Aimed at kids about "good dog manners"

Video of a bit being read
www.youtube.com/watch?v=exoQtUxpHR8

rhetorician Fri 26-Apr-13 16:51:42

Shouting and saying no absolutely doesn't work, have tried it dozens of times grin

TigerSwallowTail Fri 26-Apr-13 16:55:26

Rather than putting her in reigns could you not just keep a good hold of her hand when you are out? DS is 6 and is a bolter too, although he doesn't like dogs so we don't have that danger he still runs away and gets lost. I need to keep a good hold of his hand whenever we're out as the minute I let go then that's him running off again.

If she gets annoyed by you holding her hand then explain every time why you need to do it and until you can trust her to act like a big girl (any mention of being a 'big boy' gets DS's attention!) and not run up to strange dogs then she can't walk on her own.

rhetorician Fri 26-Apr-13 17:02:13

tiger she's a bolter too...little but very very strong!

tazzle Fri 26-Apr-13 17:04:01

Echo others... since the frequency / risk is high....( Every time you go out ).. I would carry out the action you have already said will happen. ..reins. This in conjunction with the repeated discussion of "what we will do when we see a dog" before leaving house.... I woukd tell her that once she has shown she will walk slowly she can go without reins.

I empathise will the thought of her reaction to having reins on..... I well remember the screaming and kicking mine did at their appearance !

Def loadsa praise for calm apraches to reins and dogs .....

lurcherlover Fri 26-Apr-13 17:10:43

Definitely reins. My rescue dog is lovely with children in our house but very nervous when our on a walk. I never let him off the lead and keep him well away from children. If she ran up to him suddenly and tried to stroke him he would definitely bite her. Until she can learn some impulse control she definitely needs to be physically restrained from the dogs.

Well done OP - without wishing to sound patronising, thank-you for being so responsible. I have had to warn so many children away from my dog while their parents just smiled indulgently and let them run up to him without saying anything.

rhetorician Fri 26-Apr-13 17:21:16

lurcher dog owners are very tolerant, often more tolerant than ideally I want them to be! So mostly they will say, 'it's ok, dog is friendly', but that's not the point. If the dog is on a lead, then as far as I am concerned the owner has taken responsibility, their dog is restrained. They can't be held responsible if my dd isn't yet able to see beyond her own desire to stroke the dog.

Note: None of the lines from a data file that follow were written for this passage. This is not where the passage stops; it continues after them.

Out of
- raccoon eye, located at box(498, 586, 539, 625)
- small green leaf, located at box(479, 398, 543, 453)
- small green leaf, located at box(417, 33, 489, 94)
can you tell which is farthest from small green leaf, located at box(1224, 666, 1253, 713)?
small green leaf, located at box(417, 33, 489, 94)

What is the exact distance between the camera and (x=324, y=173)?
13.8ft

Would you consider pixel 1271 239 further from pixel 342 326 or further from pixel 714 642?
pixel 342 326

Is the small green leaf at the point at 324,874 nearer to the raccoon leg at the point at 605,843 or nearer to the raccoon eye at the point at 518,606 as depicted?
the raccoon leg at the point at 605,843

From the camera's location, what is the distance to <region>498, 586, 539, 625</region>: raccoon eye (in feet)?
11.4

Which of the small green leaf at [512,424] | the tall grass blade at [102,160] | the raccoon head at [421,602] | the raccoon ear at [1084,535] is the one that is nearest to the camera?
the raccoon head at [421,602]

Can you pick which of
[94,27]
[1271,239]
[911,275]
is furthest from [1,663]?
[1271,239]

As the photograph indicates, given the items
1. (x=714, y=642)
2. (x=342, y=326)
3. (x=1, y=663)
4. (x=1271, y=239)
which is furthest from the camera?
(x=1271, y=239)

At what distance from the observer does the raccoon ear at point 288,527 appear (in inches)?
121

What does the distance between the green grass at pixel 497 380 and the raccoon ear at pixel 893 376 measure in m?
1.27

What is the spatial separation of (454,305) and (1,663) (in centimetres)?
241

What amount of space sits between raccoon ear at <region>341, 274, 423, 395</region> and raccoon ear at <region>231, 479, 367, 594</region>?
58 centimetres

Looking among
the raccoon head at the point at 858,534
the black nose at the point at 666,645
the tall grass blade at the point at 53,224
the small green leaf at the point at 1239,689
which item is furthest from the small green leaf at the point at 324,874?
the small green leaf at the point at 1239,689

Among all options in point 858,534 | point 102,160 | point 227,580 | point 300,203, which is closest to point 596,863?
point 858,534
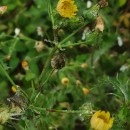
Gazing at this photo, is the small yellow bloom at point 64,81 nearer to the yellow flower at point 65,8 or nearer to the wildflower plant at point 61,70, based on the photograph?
the wildflower plant at point 61,70

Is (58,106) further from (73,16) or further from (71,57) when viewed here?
(73,16)

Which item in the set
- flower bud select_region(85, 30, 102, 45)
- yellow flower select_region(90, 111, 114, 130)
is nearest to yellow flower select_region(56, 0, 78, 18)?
flower bud select_region(85, 30, 102, 45)

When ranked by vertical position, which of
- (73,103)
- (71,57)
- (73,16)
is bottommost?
(73,103)

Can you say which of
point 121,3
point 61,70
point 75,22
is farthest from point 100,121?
point 121,3

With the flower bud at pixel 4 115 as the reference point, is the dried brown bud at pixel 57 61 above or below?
above

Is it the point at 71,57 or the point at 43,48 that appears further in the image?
the point at 71,57

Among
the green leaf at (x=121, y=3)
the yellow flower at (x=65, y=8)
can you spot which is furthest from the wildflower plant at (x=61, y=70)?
the green leaf at (x=121, y=3)

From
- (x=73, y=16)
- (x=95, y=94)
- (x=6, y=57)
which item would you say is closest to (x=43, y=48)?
(x=6, y=57)

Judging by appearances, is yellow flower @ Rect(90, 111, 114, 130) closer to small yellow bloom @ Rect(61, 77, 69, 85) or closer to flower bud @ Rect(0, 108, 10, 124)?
flower bud @ Rect(0, 108, 10, 124)
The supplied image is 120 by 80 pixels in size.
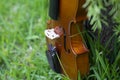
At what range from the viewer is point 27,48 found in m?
2.20

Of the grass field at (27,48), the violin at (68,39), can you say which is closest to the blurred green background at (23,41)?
the grass field at (27,48)

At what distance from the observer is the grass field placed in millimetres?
1733

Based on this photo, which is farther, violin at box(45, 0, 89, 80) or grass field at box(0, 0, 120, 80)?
grass field at box(0, 0, 120, 80)

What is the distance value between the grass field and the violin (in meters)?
0.07

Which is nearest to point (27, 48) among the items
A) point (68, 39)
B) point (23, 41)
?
point (23, 41)

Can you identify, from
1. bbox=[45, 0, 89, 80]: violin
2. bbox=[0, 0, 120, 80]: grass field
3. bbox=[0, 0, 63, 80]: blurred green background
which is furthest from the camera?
bbox=[0, 0, 63, 80]: blurred green background

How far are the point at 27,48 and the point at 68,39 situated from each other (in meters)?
0.62

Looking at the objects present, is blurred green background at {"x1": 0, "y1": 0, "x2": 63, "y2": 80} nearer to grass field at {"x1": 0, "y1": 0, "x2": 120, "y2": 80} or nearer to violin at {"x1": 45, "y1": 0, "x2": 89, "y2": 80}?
grass field at {"x1": 0, "y1": 0, "x2": 120, "y2": 80}

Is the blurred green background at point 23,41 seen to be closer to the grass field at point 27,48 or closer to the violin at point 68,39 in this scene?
the grass field at point 27,48

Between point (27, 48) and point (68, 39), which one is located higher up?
point (68, 39)

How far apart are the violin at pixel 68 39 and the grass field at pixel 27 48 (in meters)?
0.07

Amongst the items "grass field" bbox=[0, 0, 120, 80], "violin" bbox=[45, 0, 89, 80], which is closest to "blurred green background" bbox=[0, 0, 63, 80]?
"grass field" bbox=[0, 0, 120, 80]

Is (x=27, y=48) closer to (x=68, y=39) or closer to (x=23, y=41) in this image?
(x=23, y=41)

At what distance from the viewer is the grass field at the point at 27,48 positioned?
5.69 feet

Emperorsnewclothesshow Fri 26-Apr-13 20:52:56

Restrain her, hold her hand. Surely you are stronger than her?

If she runs away from you when she sees a dog you say she doesn't listen and doesn't stop? There must be a way to teach her to listen? Not sure how old she is, but threaten to put her in a pram? And if she tips really too old for that a consequence that she really doesn't like will follow?

You are the parent...

I feel for you, trying to get on top of my 3 year olds behaviour.. Am also another one saying dogs can't be trusted, unless you had them yourself since small.

Also, some dogs may react even worse to strangers approaching when on a lead... It's a territorial thing about them and their owners. We always had dogs and I know them quite well... Not letting my kids run up to them.. There are also those owners who say "ohh he is a very kind dog..." And then - snap.

Well, good luck!

rhetorician Fri 26-Apr-13 21:03:05

No, she doesn't listen and doesn't stop because her whole focus is on the dog. If you know a magic way to make her listen, you could patent it. She is 4 so pram not an option as occupied by dd2.

Agree about dogs on leads, they are cornered, of course. Owners can't necessarily predict how a dog will respond either.

This has been most useful. I have a plan now, which is part of a more general effort to tackle elements of her behaviour. Thanks for everyone's input and understanding.